(Input for this task)

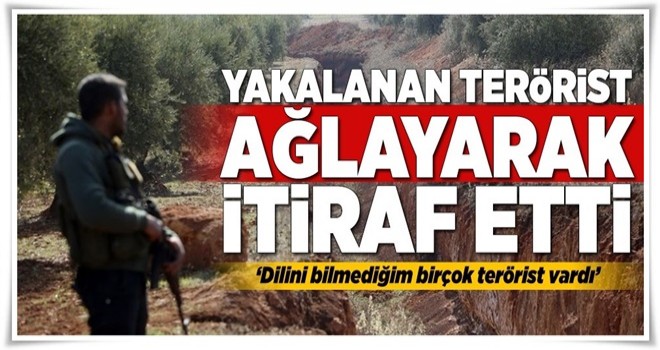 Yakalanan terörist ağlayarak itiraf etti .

(End Input for this task)
(Input for this task)

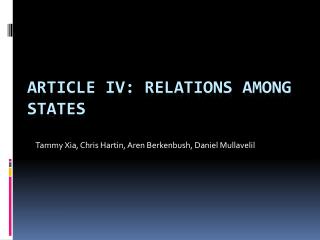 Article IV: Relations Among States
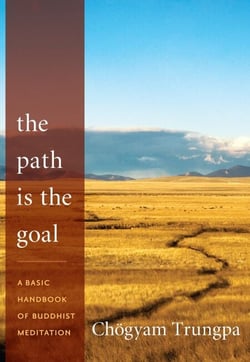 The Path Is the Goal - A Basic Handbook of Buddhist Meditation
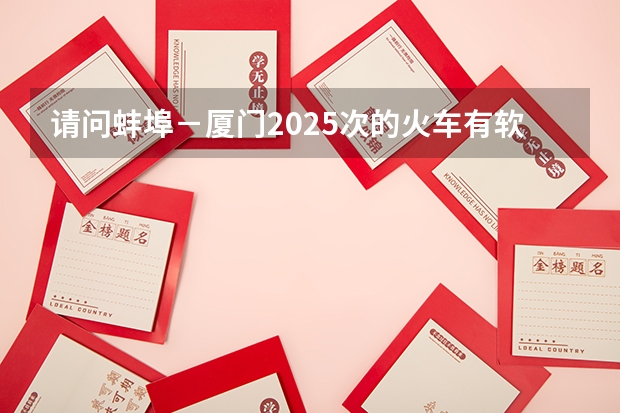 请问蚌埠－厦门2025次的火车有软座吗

(End Input for this task)

▶ [Exercise instructions]
From the material above, give again exactly the lines from the one that contains "Article IV: Relations Among States" through the one that contains "请问蚌埠－厦门2025次的火车有软座吗", and leave out the pictures.

▶ [Answer area]
 Article IV: Relations Among States
 The Path Is the Goal - A Basic Handbook of Buddhist Meditation
 请问蚌埠－厦门2025次的火车有软座吗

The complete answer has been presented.